PLCM. $\bm{P}_{0}(\bm{m})$ under the original pLCM (Wu et al.,, 2016) satisfies LI and equals a product of $J$ probabilities: $\bm{P}_{0}(\bm{m})=\prod_{j=1}^{J}\{\psi_{j}\}^{m_{j}}\{1-\psi_{j}\}^{1-m_{j}}=\Pi(\bm{m};\bm{\psi})$ , where $\Pi(\bm{m};\bm{s})=\prod_{j=1}^{J}\{s_{j}\}^{m_{ij}}\{1-s_{j}\}^{1-m_{ij}}$ is the probability mass function for a product Bernoulli distribution given the success probabilities $\bm{s}=(s_{1},\ldots,s_{J})^{\top}$ , $0\leq s_{j}\leq 1$ and the parameters $\bm{\psi}=(\psi_{1},\ldots,\psi_{J})^{\top}$ represent the positive rates absent disease, referred to as “false positive rates” (FPRs). For example, in the PERCH data, Respiratory Syncytial Virus (RSV) has a low observed FPR because of its rare appearance in controls’ NPs; Other pathogens such as Rhinovirus (RHINO) have higher observed FPRs.

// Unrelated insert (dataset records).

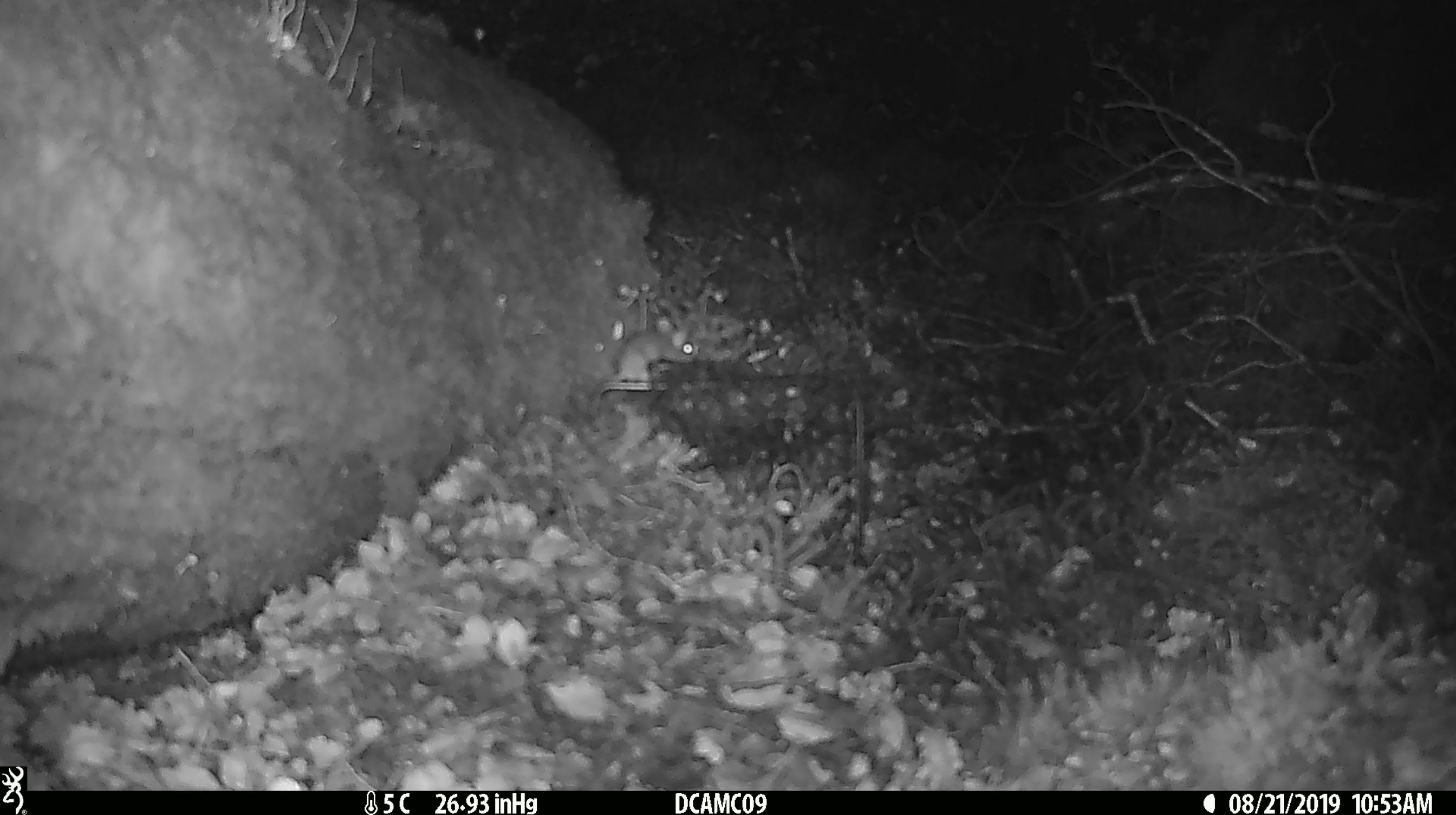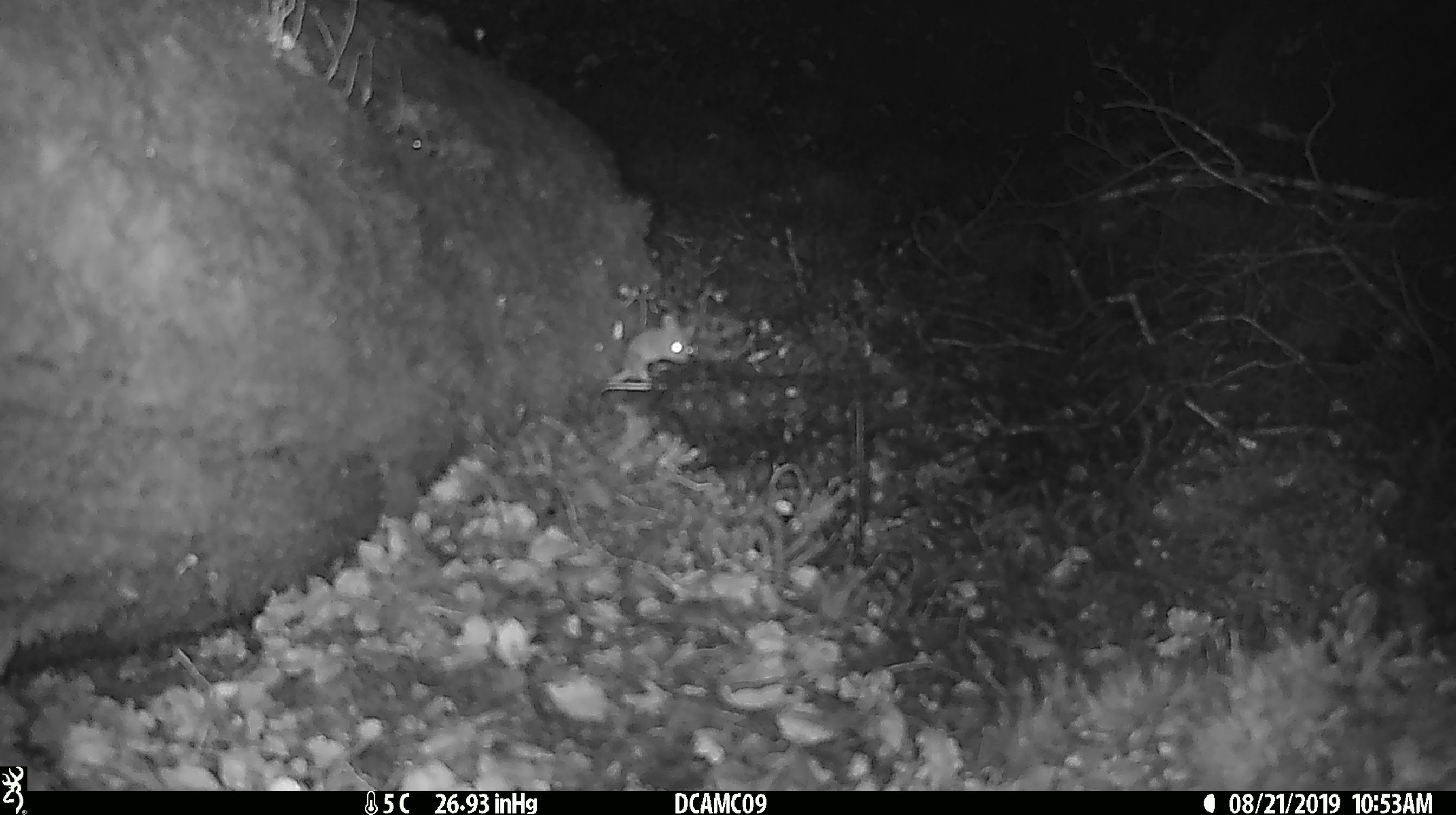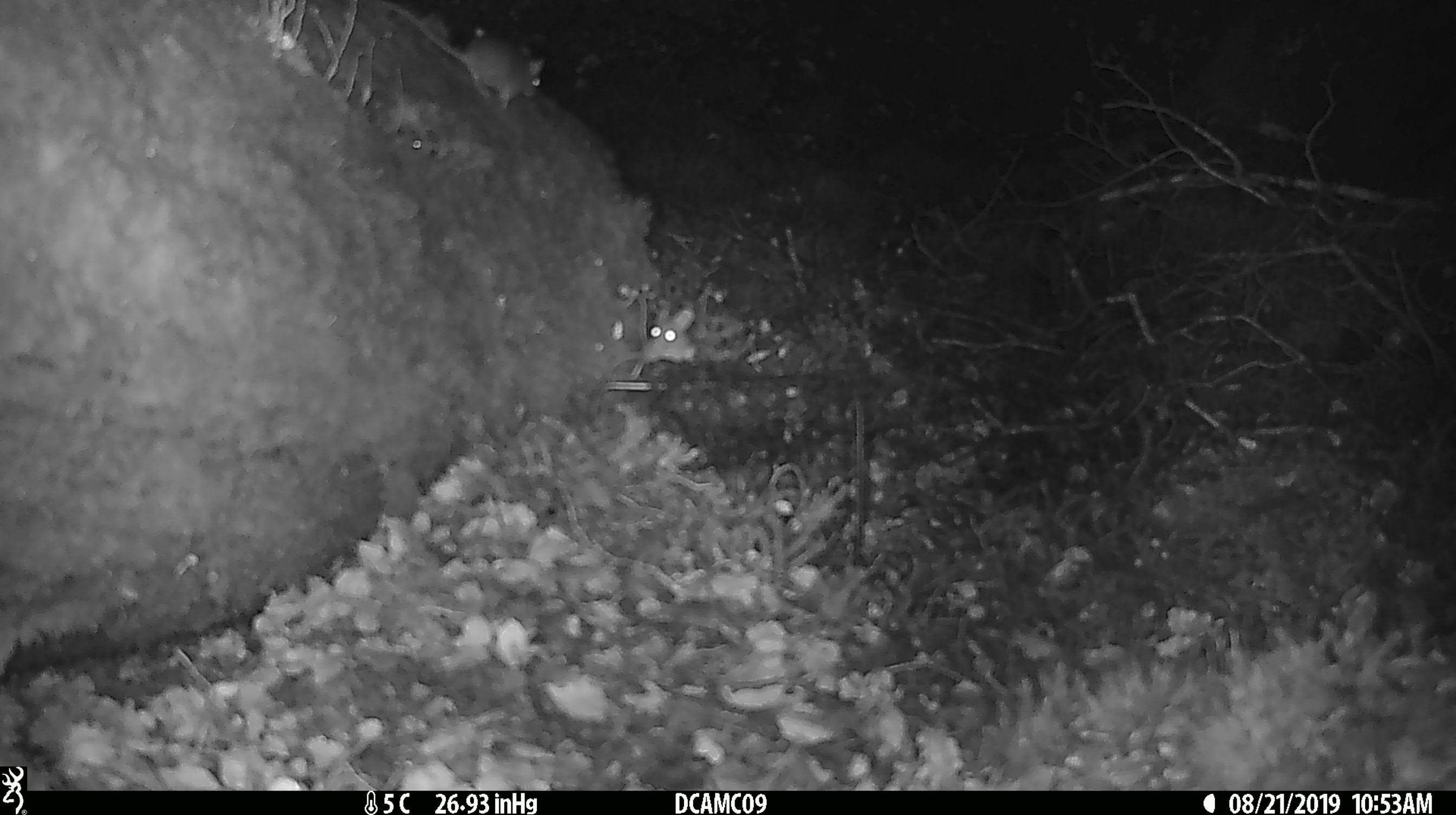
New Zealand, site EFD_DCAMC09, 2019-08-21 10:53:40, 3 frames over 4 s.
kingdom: Animalia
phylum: Chordata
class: Mammalia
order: Rodentia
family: Muridae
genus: Mus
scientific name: Mus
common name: mouse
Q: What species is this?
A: Mouse (Mus).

For $\bm{P}_{1\ell}(\bm{m})$ , the pLCM makes a key “non-interference” assumption that disease-causing pathogen(s) are more frequently detected among cases than controls and the non-causative pathogens are observed with the same rates among cases as in controls (Wu et al.,, 2017). The “non-interference” assumption says that $\bm{P}_{1\ell}(\bm{m})$ in a case class $\ell\neq 0$ is a product of the probabilities of measurements made (a) on the causative pathogen $\ell$ , $\mathbb{P}(M_{\ell}\mid I=\ell,Y=1,\bm{\theta})=\{\theta_{\ell}\}^{M_{\ell}}\{1-\theta_{\ell}\}^{1-M_{\ell}}$ , where $\bm{\theta}=(\theta_{1},\ldots,\theta_{L})^{\top}$ and (b) on the non-causative pathogens $\mathbb{P}(\bm{M}_{i[-\ell]}\mid I_{i}=\ell,Y_{i}=1,\bm{\psi}_{[-\ell]})=\Pi(\bm{M}_{[-\ell]};\bm{\psi}_{[-\ell]})$ , where $\bm{a}_{[-\ell]}$ represents all but the $\ell$ -th element in a vector $\bm{a}$ . The parameter $\theta_{\ell}$ is termed “true positive rate” (TPR) and may be larger than the FPR $\psi_{\ell}$ ; Under the single-pathogen-cause assumption, pLCM uses $J$ TPRs $\bm{\theta}$ for $L=J$ causes and $J$ FPRs $\bm{\psi}$ .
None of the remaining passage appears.